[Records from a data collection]

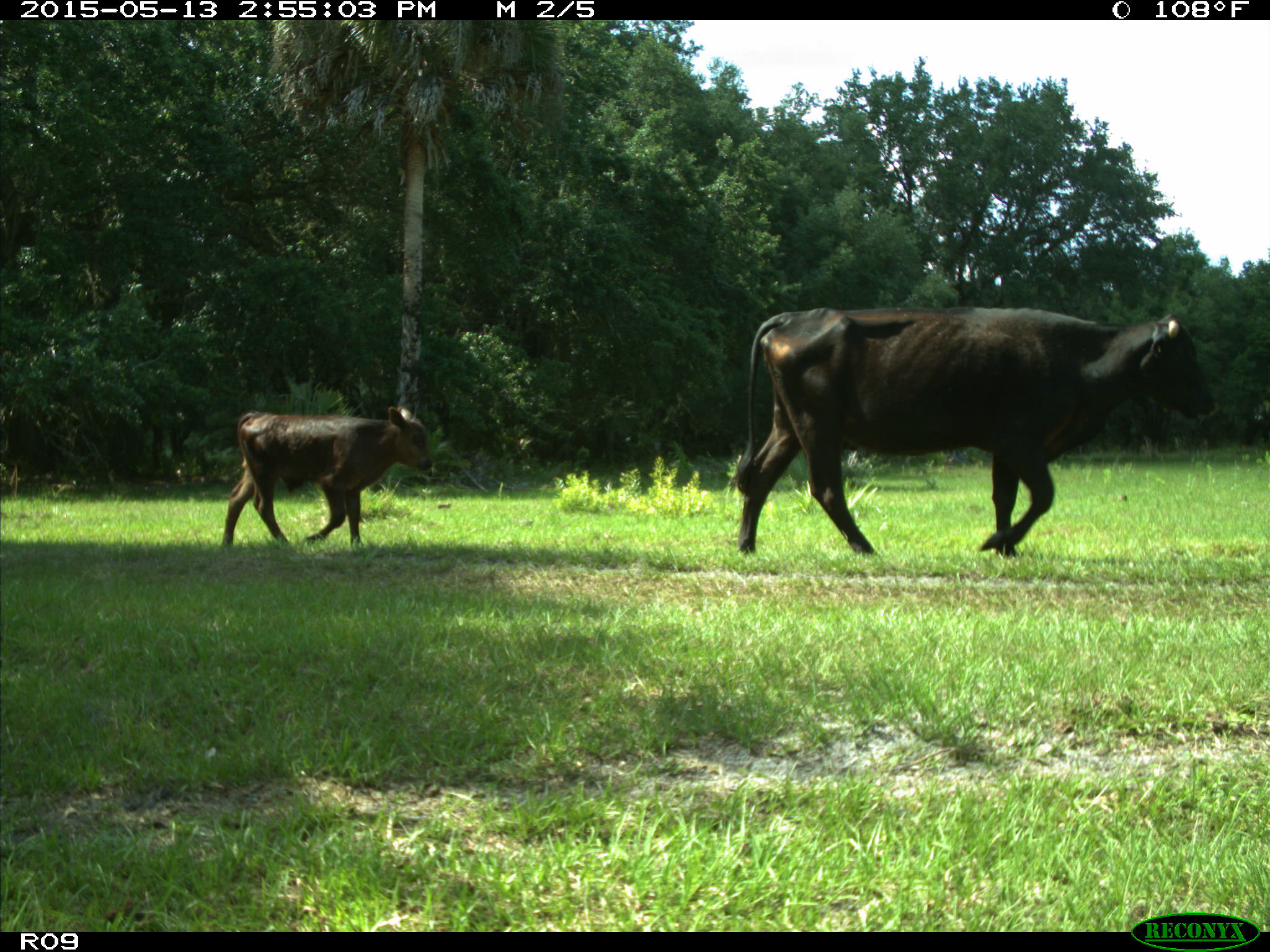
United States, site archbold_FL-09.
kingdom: Animalia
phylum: Chordata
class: Mammalia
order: Artiodactyla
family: Bovidae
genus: Bos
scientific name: Bos taurus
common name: domestic cow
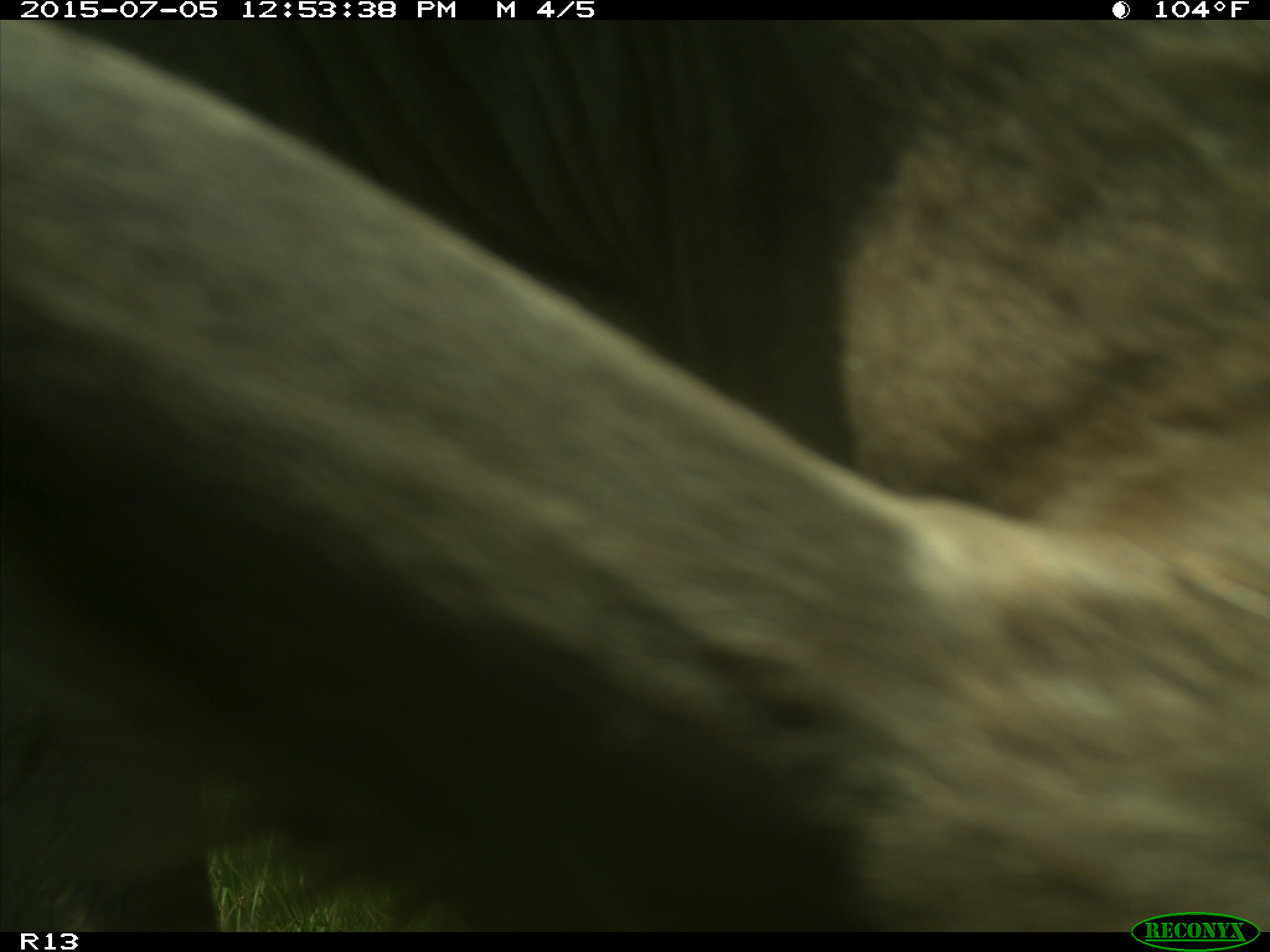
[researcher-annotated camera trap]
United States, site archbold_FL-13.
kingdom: Animalia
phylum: Chordata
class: Mammalia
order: Artiodactyla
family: Bovidae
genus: Bos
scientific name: Bos taurus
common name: domestic cow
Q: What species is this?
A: Bos taurus (domestic cow).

| What needs to be done |
Only the text of the entries above, transcribed exactly, should be given; leave out pictures.

| Response for this exercise |
United States, site archbold_FL-09.
kingdom: Animalia
phylum: Chordata
class: Mammalia
order: Artiodactyla
family: Bovidae
genus: Bos
scientific name: Bos taurus
common name: domestic cow
[researcher-annotated camera trap]
United States, site archbold_FL-13.
kingdom: Animalia
phylum: Chordata
class: Mammalia
order: Artiodactyla
family: Bovidae
genus: Bos
scientific name: Bos taurus
common name: domestic cow
Q: What species is this?
A: Bos taurus (domestic cow).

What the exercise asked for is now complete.